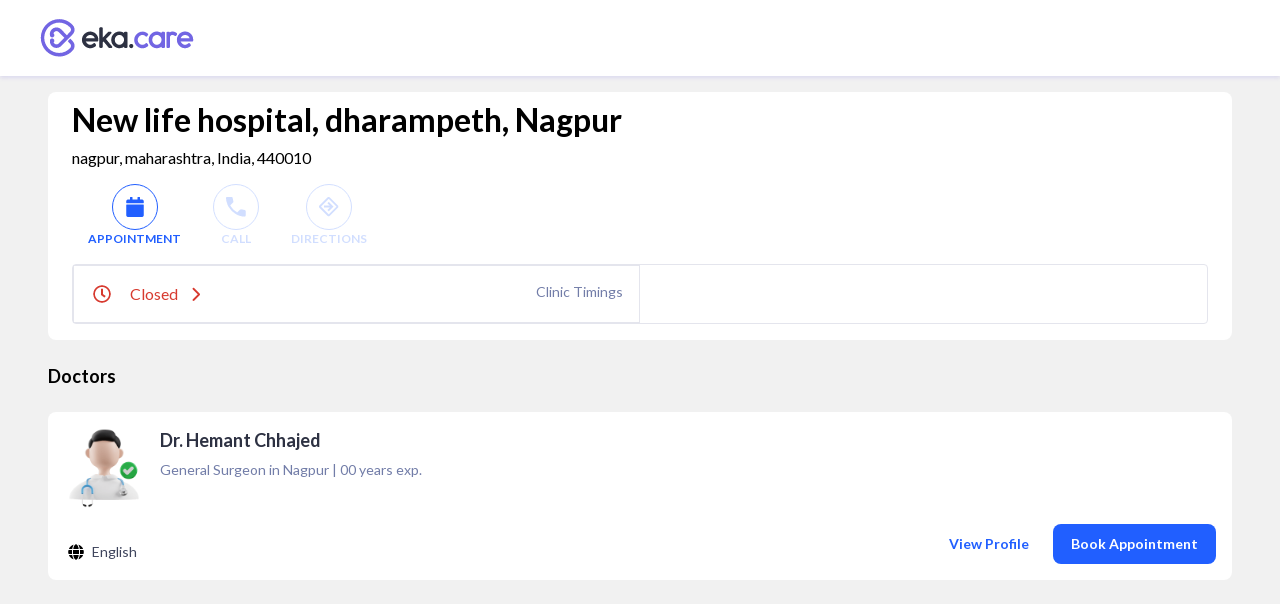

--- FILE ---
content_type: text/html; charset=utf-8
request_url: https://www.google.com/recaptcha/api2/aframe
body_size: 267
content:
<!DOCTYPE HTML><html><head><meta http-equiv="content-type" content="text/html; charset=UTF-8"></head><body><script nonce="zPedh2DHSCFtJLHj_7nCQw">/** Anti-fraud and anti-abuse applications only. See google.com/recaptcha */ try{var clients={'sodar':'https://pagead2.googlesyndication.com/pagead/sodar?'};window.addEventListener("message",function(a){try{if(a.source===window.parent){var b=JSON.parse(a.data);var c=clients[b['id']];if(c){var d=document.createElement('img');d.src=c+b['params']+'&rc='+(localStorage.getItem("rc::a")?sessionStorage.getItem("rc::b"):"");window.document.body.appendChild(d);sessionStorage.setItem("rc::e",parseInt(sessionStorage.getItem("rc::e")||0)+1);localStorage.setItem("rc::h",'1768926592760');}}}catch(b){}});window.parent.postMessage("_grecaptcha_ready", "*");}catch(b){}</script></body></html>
● ● ●
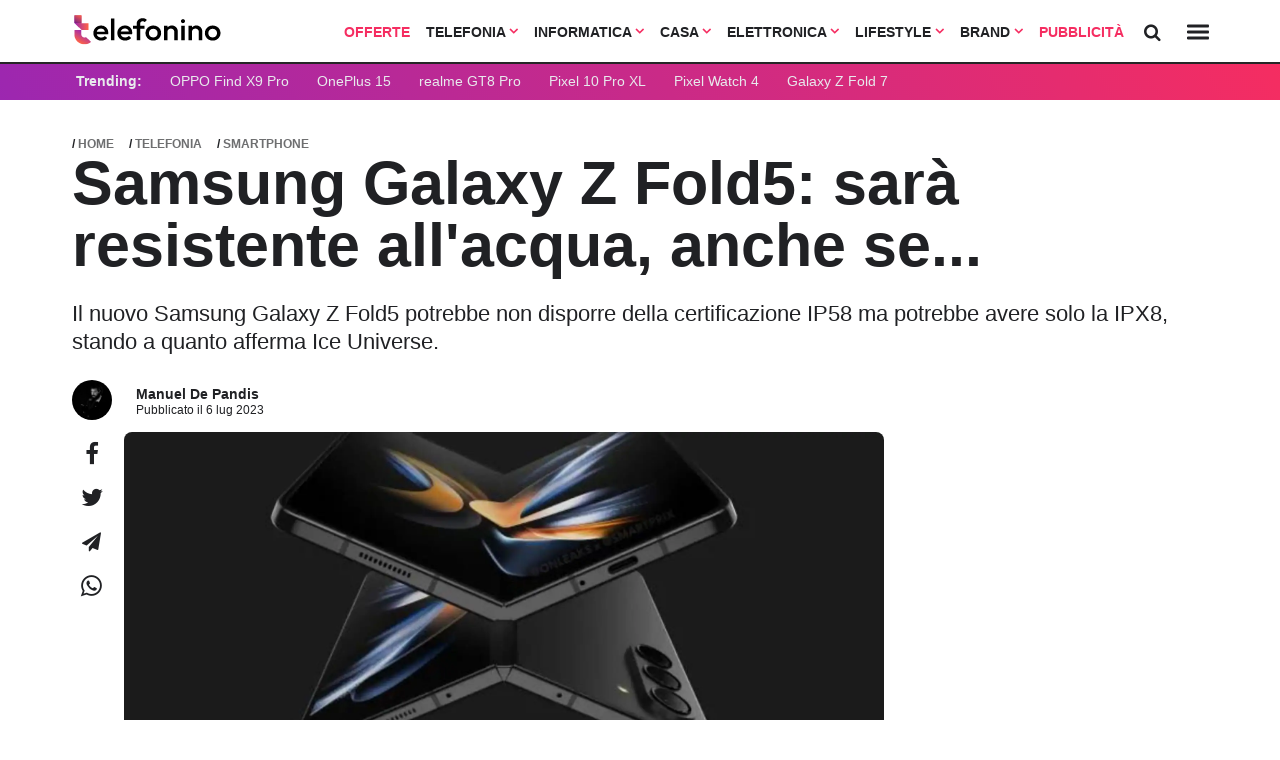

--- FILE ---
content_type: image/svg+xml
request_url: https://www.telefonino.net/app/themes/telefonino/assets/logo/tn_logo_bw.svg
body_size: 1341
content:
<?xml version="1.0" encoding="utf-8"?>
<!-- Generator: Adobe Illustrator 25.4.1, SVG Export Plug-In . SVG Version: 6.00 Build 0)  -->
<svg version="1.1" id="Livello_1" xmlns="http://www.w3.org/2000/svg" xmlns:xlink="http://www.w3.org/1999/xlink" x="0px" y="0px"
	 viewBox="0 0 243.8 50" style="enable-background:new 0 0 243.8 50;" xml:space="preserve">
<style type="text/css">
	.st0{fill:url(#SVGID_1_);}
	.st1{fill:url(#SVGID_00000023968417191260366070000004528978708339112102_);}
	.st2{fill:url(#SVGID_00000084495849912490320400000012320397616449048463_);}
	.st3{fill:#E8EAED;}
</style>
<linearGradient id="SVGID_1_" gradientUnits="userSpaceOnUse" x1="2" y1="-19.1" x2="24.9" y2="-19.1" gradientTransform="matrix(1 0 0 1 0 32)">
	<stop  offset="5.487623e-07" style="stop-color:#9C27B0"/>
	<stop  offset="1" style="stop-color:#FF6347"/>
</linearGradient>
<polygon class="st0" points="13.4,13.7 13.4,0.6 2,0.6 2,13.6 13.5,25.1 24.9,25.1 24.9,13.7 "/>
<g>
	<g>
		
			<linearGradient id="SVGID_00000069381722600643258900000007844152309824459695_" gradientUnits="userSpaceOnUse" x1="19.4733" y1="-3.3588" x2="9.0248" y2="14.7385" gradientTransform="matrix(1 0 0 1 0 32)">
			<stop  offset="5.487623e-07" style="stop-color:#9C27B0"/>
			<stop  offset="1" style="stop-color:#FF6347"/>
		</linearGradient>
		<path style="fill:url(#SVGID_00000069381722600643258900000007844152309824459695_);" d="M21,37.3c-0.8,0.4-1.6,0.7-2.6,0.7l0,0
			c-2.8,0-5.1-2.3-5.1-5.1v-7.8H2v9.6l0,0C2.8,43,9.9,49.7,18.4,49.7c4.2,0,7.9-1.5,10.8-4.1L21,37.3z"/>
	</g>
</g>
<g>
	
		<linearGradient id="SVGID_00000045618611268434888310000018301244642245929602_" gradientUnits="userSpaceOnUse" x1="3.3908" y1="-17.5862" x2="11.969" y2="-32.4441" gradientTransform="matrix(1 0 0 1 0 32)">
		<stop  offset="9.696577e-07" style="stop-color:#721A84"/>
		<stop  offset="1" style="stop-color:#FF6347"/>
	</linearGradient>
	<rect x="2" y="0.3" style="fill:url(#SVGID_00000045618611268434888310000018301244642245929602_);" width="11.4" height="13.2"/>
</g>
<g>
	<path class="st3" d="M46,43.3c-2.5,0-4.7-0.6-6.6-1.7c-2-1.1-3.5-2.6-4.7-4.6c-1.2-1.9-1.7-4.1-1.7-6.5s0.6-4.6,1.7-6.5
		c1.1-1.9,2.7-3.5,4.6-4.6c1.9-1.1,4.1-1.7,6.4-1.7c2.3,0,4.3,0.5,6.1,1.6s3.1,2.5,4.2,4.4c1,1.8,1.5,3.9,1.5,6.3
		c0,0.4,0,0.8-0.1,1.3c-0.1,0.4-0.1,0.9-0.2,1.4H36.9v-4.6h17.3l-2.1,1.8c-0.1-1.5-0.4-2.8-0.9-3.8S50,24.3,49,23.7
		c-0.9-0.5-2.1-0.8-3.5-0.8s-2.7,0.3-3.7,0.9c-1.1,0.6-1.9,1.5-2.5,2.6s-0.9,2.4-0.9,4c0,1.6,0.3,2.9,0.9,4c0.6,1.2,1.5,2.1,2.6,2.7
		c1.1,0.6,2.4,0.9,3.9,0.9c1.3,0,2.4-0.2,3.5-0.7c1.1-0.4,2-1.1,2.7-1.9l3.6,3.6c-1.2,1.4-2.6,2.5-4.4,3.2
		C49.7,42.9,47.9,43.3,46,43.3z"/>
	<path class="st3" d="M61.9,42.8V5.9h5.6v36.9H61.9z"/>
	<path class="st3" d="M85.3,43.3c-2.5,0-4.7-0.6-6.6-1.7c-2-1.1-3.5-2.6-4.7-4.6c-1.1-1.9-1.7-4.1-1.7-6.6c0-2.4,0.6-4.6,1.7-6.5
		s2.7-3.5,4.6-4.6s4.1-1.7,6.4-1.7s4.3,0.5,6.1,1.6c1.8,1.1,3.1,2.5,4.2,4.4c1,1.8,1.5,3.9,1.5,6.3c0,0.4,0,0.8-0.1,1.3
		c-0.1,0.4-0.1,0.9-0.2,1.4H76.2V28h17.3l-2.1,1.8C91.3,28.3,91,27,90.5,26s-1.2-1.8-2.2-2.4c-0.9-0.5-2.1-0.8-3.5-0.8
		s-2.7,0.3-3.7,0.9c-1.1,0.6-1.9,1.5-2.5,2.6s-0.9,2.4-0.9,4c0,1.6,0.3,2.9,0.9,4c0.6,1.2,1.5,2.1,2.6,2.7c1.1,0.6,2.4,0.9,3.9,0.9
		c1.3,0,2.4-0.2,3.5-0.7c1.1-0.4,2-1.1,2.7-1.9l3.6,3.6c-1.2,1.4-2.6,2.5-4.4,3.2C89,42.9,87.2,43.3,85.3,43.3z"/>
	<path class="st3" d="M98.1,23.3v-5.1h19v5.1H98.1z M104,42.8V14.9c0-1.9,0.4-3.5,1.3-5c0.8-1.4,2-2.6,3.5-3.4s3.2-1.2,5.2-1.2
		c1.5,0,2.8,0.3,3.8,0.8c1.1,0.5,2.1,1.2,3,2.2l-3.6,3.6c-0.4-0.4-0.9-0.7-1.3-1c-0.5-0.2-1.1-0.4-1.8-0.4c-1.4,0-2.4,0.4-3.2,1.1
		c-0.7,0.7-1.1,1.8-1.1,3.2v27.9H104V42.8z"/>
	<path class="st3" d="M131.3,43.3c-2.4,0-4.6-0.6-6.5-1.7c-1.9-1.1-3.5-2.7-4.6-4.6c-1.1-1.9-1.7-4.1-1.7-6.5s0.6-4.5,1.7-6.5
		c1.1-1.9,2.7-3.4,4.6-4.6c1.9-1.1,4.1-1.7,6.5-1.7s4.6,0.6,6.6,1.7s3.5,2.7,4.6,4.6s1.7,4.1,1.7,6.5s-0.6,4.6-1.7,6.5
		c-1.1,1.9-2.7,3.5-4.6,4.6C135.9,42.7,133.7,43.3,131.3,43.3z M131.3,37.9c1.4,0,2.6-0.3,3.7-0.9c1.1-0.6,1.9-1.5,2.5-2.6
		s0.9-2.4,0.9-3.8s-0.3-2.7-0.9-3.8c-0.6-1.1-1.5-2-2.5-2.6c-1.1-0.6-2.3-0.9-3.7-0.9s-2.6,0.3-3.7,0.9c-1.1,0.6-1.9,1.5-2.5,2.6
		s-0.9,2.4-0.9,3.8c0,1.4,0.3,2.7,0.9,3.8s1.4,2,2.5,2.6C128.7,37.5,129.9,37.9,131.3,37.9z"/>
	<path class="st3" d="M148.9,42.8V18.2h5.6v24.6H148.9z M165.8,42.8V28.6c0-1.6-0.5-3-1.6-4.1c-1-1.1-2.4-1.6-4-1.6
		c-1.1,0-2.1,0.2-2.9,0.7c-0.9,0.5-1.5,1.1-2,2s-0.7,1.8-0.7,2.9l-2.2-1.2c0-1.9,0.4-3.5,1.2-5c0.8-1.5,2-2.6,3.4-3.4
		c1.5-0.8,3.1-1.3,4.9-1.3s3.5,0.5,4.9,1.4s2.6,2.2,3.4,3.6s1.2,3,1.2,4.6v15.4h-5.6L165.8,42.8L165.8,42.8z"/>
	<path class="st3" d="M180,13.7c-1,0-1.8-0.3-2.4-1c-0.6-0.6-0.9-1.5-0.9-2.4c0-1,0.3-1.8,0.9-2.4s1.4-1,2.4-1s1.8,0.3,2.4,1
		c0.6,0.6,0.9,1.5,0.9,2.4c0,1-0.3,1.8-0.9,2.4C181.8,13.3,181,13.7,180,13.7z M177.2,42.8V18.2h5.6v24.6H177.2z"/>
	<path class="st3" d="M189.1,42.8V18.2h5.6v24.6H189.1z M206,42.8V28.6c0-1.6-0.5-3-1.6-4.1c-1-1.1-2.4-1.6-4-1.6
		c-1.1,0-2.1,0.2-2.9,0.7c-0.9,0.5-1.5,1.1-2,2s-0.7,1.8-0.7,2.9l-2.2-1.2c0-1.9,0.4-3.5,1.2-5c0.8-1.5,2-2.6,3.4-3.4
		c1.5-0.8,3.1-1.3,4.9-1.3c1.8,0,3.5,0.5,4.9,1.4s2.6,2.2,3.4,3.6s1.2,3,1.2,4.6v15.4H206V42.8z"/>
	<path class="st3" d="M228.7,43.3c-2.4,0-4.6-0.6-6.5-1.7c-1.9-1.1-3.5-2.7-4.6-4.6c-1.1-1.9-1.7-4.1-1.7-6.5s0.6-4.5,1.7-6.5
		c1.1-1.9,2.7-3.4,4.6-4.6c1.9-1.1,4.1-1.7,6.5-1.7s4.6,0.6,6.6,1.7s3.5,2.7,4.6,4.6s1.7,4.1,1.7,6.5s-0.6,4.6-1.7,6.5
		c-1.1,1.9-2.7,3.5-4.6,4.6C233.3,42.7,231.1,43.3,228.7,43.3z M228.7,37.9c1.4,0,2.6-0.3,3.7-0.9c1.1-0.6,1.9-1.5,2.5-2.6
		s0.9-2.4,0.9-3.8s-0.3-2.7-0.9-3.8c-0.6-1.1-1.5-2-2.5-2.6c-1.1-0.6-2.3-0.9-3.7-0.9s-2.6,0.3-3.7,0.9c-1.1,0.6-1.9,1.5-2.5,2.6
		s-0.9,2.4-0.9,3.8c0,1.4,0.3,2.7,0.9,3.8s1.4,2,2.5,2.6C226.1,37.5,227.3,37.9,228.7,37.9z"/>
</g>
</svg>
● ● ●
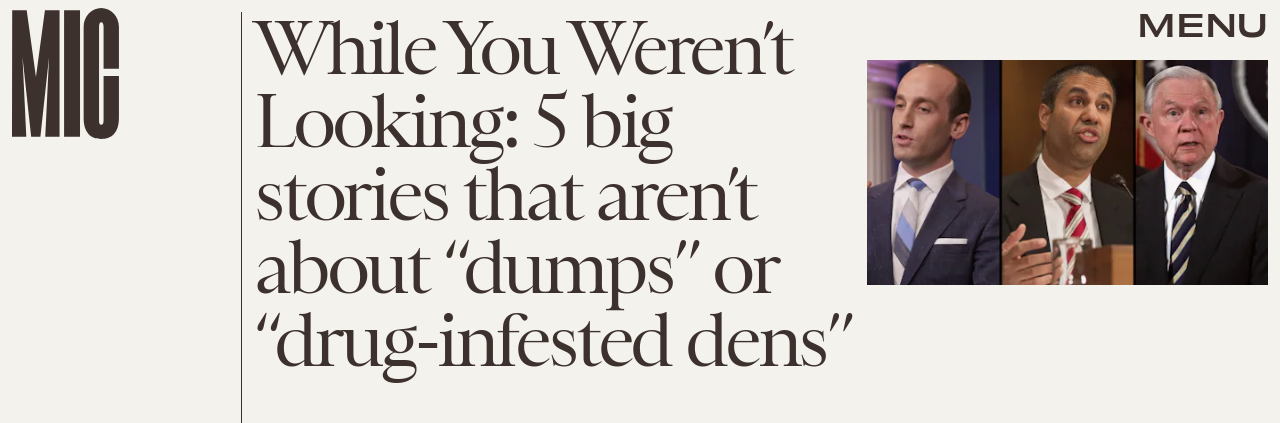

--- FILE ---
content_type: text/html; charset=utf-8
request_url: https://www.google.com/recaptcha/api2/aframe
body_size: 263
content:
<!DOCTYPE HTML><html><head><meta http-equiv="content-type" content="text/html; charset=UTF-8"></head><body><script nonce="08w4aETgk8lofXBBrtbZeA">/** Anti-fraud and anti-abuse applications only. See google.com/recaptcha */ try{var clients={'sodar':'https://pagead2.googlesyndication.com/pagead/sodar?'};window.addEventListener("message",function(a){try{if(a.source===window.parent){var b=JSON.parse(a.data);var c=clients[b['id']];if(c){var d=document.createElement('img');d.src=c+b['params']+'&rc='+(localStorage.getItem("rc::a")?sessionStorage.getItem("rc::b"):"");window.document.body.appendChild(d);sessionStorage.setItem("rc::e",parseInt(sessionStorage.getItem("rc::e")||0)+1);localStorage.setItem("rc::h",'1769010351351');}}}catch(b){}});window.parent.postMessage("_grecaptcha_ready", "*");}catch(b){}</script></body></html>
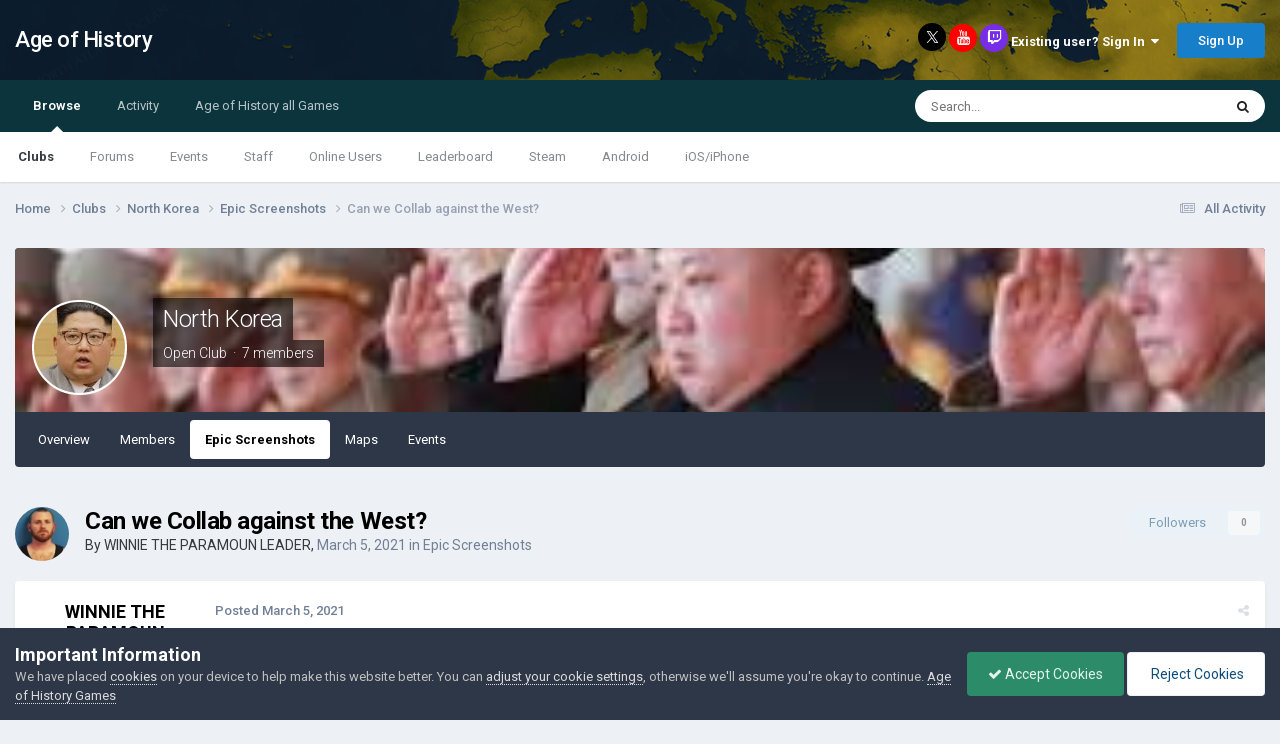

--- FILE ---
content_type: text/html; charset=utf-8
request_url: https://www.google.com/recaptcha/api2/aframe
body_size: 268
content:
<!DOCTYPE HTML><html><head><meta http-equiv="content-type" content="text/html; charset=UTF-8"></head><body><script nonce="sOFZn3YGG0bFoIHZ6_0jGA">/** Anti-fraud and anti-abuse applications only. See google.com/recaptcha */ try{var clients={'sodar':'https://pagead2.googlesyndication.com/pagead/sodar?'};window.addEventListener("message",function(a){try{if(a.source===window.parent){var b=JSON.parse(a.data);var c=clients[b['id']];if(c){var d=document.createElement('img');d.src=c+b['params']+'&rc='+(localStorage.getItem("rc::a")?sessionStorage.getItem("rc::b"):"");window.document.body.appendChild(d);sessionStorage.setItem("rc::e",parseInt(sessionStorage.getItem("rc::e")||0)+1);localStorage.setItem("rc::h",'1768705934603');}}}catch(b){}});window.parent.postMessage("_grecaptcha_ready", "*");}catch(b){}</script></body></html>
● ● ●
◆ What needs to be done
If a line in the entries contains "path", copy it.

◆ Task result
		<path style="fill:url(#SVGID_00000069381722600643258900000007844152309824459695_);" d="M21,37.3c-0.8,0.4-1.6,0.7-2.6,0.7l0,0
	<path class="st3" d="M46,43.3c-2.5,0-4.7-0.6-6.6-1.7c-2-1.1-3.5-2.6-4.7-4.6c-1.2-1.9-1.7-4.1-1.7-6.5s0.6-4.6,1.7-6.5
	<path class="st3" d="M61.9,42.8V5.9h5.6v36.9H61.9z"/>
	<path class="st3" d="M85.3,43.3c-2.5,0-4.7-0.6-6.6-1.7c-2-1.1-3.5-2.6-4.7-4.6c-1.1-1.9-1.7-4.1-1.7-6.6c0-2.4,0.6-4.6,1.7-6.5
	<path class="st3" d="M98.1,23.3v-5.1h19v5.1H98.1z M104,42.8V14.9c0-1.9,0.4-3.5,1.3-5c0.8-1.4,2-2.6,3.5-3.4s3.2-1.2,5.2-1.2
	<path class="st3" d="M131.3,43.3c-2.4,0-4.6-0.6-6.5-1.7c-1.9-1.1-3.5-2.7-4.6-4.6c-1.1-1.9-1.7-4.1-1.7-6.5s0.6-4.5,1.7-6.5
	<path class="st3" d="M148.9,42.8V18.2h5.6v24.6H148.9z M165.8,42.8V28.6c0-1.6-0.5-3-1.6-4.1c-1-1.1-2.4-1.6-4-1.6
	<path class="st3" d="M180,13.7c-1,0-1.8-0.3-2.4-1c-0.6-0.6-0.9-1.5-0.9-2.4c0-1,0.3-1.8,0.9-2.4s1.4-1,2.4-1s1.8,0.3,2.4,1
	<path class="st3" d="M189.1,42.8V18.2h5.6v24.6H189.1z M206,42.8V28.6c0-1.6-0.5-3-1.6-4.1c-1-1.1-2.4-1.6-4-1.6
	<path class="st3" d="M228.7,43.3c-2.4,0-4.6-0.6-6.5-1.7c-1.9-1.1-3.5-2.7-4.6-4.6c-1.1-1.9-1.7-4.1-1.7-6.5s0.6-4.5,1.7-6.5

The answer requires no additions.